How to add a layer in a functional tensorflow ResNet50 model?-CodePudding

I am building a image captioning model and for that I am using ResNet50 as a feature extraction model. I have written the code, and it is working properly:

rs50 = tf.keras.applications.ResNet50(include_top = False, weights = 'imagenet', input_shape = (224, 224, 3))
new_input = rs50.input
hidden_layer = rs50.layers[-1].output

feature_extract = tf.keras.Model(new_input, hidden_layer)

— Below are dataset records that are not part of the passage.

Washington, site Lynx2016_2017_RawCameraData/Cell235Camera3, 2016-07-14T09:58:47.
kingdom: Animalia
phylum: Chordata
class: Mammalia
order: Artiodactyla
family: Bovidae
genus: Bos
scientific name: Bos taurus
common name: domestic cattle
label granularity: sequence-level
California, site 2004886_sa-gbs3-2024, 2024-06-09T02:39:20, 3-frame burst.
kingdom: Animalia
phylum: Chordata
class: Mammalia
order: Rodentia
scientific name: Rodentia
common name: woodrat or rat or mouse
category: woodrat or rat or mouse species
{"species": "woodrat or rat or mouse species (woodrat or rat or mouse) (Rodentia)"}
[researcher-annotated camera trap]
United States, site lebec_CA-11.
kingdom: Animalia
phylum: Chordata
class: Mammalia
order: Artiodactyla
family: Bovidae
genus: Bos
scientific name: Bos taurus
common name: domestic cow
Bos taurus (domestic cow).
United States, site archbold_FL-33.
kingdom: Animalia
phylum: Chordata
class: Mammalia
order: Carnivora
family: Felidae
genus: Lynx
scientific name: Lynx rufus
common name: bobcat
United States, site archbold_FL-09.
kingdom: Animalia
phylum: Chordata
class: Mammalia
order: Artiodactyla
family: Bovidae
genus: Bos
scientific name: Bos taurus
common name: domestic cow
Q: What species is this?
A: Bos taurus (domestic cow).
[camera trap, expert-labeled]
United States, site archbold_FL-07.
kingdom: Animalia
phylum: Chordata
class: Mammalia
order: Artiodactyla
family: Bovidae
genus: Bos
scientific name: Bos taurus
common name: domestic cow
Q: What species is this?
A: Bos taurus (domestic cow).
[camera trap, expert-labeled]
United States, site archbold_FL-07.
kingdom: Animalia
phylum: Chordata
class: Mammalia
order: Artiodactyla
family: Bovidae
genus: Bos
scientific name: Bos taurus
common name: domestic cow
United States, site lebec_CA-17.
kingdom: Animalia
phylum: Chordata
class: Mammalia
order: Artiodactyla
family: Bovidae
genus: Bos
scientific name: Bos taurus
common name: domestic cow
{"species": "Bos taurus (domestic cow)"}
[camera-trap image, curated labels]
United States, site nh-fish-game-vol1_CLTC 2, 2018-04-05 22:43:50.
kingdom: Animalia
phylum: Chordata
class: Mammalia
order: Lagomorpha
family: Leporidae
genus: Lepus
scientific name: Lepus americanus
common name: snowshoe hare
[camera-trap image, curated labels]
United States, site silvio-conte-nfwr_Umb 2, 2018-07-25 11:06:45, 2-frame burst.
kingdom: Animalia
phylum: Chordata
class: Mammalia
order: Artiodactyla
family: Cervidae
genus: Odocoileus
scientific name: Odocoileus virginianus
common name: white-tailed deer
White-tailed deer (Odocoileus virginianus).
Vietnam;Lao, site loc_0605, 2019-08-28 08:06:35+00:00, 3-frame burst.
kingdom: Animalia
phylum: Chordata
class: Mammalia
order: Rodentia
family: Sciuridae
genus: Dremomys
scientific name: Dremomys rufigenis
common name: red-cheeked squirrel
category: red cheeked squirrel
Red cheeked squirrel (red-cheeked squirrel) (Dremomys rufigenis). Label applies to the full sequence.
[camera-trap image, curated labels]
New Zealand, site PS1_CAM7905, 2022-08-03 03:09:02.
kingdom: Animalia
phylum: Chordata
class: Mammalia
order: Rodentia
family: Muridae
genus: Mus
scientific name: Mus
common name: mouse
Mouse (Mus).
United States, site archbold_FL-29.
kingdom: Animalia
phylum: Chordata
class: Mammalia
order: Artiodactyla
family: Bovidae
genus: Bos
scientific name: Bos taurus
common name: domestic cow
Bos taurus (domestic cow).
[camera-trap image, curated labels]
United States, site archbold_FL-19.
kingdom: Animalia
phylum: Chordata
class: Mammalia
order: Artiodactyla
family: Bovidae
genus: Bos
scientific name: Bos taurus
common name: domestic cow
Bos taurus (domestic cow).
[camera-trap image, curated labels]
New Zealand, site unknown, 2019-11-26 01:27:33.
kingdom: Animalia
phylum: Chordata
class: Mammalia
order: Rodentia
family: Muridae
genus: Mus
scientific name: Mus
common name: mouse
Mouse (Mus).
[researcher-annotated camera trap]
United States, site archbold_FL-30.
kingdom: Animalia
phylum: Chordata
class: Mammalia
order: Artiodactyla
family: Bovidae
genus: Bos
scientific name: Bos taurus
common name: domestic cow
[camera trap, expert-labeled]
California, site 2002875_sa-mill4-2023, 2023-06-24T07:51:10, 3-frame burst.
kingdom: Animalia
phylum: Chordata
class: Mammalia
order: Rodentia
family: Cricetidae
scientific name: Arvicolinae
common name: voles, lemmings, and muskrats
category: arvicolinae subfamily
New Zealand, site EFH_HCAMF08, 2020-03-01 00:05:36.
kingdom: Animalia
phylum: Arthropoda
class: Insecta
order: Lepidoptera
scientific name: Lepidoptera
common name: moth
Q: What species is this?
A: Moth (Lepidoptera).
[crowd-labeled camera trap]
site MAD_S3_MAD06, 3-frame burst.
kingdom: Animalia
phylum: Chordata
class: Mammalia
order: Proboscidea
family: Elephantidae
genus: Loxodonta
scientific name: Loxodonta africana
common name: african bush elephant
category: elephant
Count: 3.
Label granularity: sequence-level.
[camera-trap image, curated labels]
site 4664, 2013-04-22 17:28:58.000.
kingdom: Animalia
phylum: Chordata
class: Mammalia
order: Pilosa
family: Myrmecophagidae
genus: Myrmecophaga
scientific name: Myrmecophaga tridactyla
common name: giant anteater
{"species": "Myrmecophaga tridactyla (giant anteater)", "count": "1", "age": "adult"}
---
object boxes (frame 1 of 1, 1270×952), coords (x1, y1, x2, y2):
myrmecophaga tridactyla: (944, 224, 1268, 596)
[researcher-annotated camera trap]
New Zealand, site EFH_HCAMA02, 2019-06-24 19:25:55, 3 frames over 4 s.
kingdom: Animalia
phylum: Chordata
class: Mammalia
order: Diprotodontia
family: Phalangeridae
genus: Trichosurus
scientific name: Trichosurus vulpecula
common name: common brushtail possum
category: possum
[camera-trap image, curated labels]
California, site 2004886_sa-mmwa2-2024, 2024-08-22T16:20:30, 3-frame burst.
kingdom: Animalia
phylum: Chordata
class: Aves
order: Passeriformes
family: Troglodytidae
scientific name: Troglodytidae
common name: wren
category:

Below are the last few lines of model summary (feature_extract.summary()):

 conv5_block3_3_bn (BatchNormal  (None, 7, 7, 2048)  8192        ['conv5_block3_3_conv[0][0]']    
 ization)                                                                                         
                                                                                                  
 conv5_block3_add (Add)         (None, 7, 7, 2048)   0           ['conv5_block2_out[0][0]',       
                                                                  'conv5_block3_3_bn[0][0]']      
                                                                                                  
 conv5_block3_out (Activation)  (None, 7, 7, 2048)   0           ['conv5_block3_add[0][0]']       
                                                                                                  
==================================================================================================
Total params: 23,587,712
Trainable params: 23,534,592
Non-trainable params: 53,120

But, the problem is that it is generating 2048 features. I don't have that much memory, so I wanted to change that (None, 7, 7, 2048) to (None, 7, 7, 1024)

How do I do it?

CodePudding user response：

One way would be to find the last layer that has the output shape (None, 14, 14, 1024) and extract the model's layers until that point. The conv4_block6_out layer happens to be the last layer before the last block begins. This way, the last block is skipped altogether, which saves more memory. Then, apply one or more Conv2D or MaxPooling layers to get the shape (None, 7, 7, 1024):

import tensorflow as tf
rs50 = tf.keras.applications.ResNet50(include_top = False, weights = 'imagenet', input_shape = (224, 224, 3))

index = 0
for i, l in enumerate(rs50.layers):
  if 'conv4_block6_out' in l.name:
    index = i

new_input = rs50.input
hidden_layer = rs50.layers[index].output
output = tf.keras.layers.Conv2D(1024, kernel_size=8)(hidden_layer)

feature_extract = tf.keras.Model(new_input, output)
print(feature_extract.output)

KerasTensor(type_spec=TensorSpec(shape=(None, 7, 7, 1024), dtype=tf.float32, name=None), name='conv2d_4/BiasAdd:0', description="created by layer 'conv2d_4'")